> [Study text]
* * *

For NovaCentrix, it’s no longer a material world

July 21, 2006 — Formerly known as Nanotechnologies Inc., an Austin, Texas-based manufacturer of high-performance nanomaterials is renaming itself NovaCentrix and shifting from nano-based powder production to market-ready products.

While some firms have been able to integrate new materials into products, a handful of smaller outfits, including NovaCentrix, are coming to the conclusion that they are best suited to seeing their materials through to products themselves. By shifting their focus, they are attracting more financial support and, they say, taking the critical next steps toward commercialization.

NovaCentrix CEO Steve Leach, who took the helm of Nanotechnologies Inc. last September and ran with the company’s plans to shift from powders to products, recalled a recent industry discussion that focused on the increasing importance of looking beyond nanomaterials themselves.

“Everyone in the room was saying that making a material alone is really not interesting,” he said. “It’s what are the markets and applications that are going to drive adoption of this materials science.”

“We’re out of research. We’re done with research,” Leach added regarding his company’s shift. “We’re into development and execution.”

Much of the impetus for the change to NovaCentrix — which will now aim the company’s foundation in nanomaterials-based powder synthesis at electronics circuit printing with special inks, energetic materials, and life sciences applications such as bacteria and virus-killing bandages — comes from impatience with customers and other organizations that had high hopes for the powders, but never took them much further toward products, according to Leach.

“It was this forever sample process,” he explained, referring to hundreds of samples going out to various researchers. “If we envision nanopowders can be formulated into inks, why don’t we give them the inks.”

The company further learned that its own research and development teams, which were split into too many different directions previously, were nonetheless often further along toward real products or applications, which are now the basis of the new company, Leach said.

“We were letting customers rework problems we had solved because we’re the most knowledgeable,” he said, referring to dispersion and formulation of the nanomaterials that had always been a part of the company.

Leach, a former Dell Computer executive with a self-described “product planning background,” said the NovaCentrix move highlights the need and the struggle for the industry to come up with live, concrete applications.

He said his company will now be looking at the next step for its nanomaterials, and it will move away from more common nanometals toward strictly exotic ones.

“These are hard to do and we have a very unique process that makes them well,” he said. “What we were doing wasn’t working. It was taking too long. It was a matter of what are we going to do to shake things up.”

While Leach said his company’s re-focus was reminiscent of similar moves by nanomaterials manufacturer NanoDynamics of Buffalo, N.Y., there are a number of companies making the move away from strictly materials and toward market applications, according to JoAnne Feeney, managing director and senior research analyst for FTN Midwest Securities. She said NovaCentrix, ceramics polymer producer Starfire Systems of Malta, N.Y., nanoscale textile enhancement maker Nano-Tex of Emeryville, Calif., and Nanofilm of Valley View, Ohio, were all examples of the trend.

* * *

> [Information shown]
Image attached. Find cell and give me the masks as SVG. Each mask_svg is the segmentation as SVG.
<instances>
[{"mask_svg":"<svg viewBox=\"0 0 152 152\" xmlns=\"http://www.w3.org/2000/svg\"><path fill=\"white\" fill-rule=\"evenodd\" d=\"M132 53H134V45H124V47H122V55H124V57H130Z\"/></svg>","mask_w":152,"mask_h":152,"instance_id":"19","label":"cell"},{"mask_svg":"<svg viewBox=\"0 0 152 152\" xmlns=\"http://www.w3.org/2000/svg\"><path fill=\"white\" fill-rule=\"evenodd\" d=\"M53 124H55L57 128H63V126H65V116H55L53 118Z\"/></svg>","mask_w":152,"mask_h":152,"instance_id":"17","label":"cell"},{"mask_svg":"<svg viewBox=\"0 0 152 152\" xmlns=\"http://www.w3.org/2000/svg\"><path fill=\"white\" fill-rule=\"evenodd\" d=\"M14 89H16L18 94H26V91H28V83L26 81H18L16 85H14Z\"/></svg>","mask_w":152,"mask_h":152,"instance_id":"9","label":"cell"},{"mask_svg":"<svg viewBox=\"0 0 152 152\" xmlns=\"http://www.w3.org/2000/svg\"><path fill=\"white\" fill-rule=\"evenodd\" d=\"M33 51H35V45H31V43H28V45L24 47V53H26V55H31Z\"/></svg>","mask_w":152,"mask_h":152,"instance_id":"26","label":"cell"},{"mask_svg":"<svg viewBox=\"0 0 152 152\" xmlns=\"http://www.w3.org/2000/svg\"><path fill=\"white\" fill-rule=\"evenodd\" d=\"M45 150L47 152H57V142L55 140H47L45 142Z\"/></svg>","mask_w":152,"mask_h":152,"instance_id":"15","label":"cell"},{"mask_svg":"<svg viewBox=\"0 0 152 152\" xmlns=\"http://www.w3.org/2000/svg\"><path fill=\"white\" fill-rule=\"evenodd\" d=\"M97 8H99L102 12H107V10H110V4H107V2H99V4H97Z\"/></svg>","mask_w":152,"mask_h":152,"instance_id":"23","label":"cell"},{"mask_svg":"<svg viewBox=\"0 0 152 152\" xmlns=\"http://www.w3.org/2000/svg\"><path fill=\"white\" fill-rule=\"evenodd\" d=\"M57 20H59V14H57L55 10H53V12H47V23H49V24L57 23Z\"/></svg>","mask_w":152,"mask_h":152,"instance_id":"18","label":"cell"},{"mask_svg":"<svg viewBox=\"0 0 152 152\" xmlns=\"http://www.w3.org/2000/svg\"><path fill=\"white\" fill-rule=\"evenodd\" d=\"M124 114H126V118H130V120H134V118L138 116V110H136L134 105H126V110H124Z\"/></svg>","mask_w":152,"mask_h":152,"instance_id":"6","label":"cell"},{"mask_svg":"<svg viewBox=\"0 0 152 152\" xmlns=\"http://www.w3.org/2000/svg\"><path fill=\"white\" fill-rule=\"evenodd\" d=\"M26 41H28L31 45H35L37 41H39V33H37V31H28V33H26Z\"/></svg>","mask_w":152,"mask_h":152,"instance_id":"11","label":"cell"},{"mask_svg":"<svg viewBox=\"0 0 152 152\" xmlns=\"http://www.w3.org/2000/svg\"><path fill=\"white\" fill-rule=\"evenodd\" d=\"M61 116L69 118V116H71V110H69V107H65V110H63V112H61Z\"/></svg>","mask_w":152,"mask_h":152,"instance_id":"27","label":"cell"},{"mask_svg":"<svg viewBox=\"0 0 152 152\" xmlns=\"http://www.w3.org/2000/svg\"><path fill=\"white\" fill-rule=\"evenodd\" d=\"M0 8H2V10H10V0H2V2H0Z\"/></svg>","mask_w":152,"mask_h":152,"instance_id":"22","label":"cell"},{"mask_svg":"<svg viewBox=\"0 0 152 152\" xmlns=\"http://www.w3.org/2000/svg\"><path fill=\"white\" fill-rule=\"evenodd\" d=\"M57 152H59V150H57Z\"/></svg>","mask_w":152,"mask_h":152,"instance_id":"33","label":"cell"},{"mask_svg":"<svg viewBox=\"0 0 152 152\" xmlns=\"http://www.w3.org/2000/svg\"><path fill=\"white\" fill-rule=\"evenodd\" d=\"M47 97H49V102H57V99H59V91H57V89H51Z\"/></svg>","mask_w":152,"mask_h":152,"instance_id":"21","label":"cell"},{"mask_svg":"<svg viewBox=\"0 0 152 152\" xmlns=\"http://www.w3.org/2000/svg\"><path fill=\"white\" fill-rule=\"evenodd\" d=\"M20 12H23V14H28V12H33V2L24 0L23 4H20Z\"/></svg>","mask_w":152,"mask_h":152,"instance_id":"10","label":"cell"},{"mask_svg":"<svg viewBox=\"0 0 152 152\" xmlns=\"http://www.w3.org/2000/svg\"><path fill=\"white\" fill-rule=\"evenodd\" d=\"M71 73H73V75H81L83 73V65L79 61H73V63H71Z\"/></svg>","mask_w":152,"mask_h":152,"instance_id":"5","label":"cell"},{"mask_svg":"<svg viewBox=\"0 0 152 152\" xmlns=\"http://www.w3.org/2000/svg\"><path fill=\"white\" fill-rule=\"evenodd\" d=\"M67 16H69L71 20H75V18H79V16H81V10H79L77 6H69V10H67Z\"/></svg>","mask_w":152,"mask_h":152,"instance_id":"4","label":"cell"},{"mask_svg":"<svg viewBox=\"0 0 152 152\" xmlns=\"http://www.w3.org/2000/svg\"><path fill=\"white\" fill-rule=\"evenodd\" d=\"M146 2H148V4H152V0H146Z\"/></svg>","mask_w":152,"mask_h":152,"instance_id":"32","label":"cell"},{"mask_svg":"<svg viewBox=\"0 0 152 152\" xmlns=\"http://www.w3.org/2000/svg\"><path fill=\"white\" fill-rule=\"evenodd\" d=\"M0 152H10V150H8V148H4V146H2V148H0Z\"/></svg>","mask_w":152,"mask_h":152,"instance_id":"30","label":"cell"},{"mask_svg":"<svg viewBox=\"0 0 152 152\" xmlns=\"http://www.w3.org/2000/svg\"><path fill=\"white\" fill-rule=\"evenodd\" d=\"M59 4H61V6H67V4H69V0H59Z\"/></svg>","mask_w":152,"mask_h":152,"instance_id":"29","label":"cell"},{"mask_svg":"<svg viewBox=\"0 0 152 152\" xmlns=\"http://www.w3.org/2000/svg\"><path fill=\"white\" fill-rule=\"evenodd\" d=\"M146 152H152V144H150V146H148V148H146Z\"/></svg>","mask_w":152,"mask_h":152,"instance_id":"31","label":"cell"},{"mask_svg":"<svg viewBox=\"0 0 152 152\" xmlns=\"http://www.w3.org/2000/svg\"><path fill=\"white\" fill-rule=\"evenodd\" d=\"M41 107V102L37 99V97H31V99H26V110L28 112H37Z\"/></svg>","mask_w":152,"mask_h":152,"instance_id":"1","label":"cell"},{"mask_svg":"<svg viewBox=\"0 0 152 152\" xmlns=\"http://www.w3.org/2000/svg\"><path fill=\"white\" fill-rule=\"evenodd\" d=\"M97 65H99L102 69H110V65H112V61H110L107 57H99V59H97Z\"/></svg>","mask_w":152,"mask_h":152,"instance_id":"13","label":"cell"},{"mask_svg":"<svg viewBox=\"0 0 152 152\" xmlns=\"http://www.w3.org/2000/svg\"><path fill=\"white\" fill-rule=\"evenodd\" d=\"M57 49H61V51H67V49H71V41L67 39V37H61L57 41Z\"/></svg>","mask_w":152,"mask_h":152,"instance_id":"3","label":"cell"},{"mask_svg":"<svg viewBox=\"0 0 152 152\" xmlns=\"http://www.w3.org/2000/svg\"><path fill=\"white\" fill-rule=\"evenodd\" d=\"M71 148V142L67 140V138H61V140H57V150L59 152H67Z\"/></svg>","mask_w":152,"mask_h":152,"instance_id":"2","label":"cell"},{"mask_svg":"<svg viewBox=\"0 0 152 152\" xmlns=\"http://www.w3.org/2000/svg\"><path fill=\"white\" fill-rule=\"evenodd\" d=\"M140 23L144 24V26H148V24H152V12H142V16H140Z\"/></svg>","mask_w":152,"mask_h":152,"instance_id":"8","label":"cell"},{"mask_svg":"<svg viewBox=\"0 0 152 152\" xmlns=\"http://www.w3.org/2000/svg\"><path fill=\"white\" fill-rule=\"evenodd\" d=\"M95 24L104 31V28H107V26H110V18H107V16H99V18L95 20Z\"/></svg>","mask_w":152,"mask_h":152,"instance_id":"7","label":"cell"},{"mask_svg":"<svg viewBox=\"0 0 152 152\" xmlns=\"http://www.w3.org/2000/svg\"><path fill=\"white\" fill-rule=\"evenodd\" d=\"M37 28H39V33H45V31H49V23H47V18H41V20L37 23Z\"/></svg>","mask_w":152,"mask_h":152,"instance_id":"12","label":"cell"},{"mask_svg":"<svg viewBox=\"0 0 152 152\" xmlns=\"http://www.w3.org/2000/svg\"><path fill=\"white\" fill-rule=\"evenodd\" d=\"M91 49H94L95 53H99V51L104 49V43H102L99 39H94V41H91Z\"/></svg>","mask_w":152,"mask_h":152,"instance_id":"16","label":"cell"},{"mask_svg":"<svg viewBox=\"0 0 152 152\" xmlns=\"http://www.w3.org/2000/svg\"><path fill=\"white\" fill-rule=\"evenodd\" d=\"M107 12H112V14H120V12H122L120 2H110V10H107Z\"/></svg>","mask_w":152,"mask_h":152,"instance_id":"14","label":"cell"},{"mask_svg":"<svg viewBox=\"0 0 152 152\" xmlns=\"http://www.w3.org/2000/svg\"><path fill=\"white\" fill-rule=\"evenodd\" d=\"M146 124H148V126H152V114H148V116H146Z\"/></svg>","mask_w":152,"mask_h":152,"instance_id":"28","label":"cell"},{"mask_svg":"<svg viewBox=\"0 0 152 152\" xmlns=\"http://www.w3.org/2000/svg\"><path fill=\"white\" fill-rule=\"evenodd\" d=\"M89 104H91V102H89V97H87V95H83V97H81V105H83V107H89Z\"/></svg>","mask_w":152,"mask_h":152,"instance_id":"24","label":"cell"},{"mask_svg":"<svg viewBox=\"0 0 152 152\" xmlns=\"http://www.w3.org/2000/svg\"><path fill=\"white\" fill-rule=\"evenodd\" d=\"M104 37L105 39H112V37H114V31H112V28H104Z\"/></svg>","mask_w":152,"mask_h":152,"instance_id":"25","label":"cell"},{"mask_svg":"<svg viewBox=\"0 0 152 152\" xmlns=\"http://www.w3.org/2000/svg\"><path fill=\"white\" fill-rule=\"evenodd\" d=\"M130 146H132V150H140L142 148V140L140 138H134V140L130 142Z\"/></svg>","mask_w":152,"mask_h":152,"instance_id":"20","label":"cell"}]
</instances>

* * *

> [Requirement 1] Write out the NovaCentrix article between "Much of the" and "according to Leach.", inclusive.
> [Requirement 2] Summarize the NovaCentrix article in two sentences.
> [Requirement 3]
Answer these questions about the NovaCentrix article:
(a) In what city is the company based?
(b) For which company was Steve Leach previously an executive?
(c) What positions does JoAnne Feeney hold at FTN Midwest Securities?
The data has no connection to the NovaCentrix article.

> [Final answer 1]
Much of the impetus for the change to NovaCentrix — which will now aim the company’s foundation in nanomaterials-based powder synthesis at electronics circuit printing with special inks, energetic materials, and life sciences applications such as bacteria and virus-killing bandages — comes from impatience with customers and other organizations that had high hopes for the powders, but never took them much further toward products, according to Leach.

> [Final answer 2] Nanotechnologies Inc., an Austin, Texas-based manufacturer of nanomaterials, is renaming itself NovaCentrix and shifting from nano-based powder production to market-ready products such as circuit-printing inks, energetic materials, and life sciences applications. CEO Steve Leach said the change grew out of impatience with customers who never took the powders much further toward products, and an analyst said a number of other companies are also moving toward market applications.

> [Final answer 3]
(a) Austin, Texas
(b) Dell Computer
(c) Managing director and senior research analyst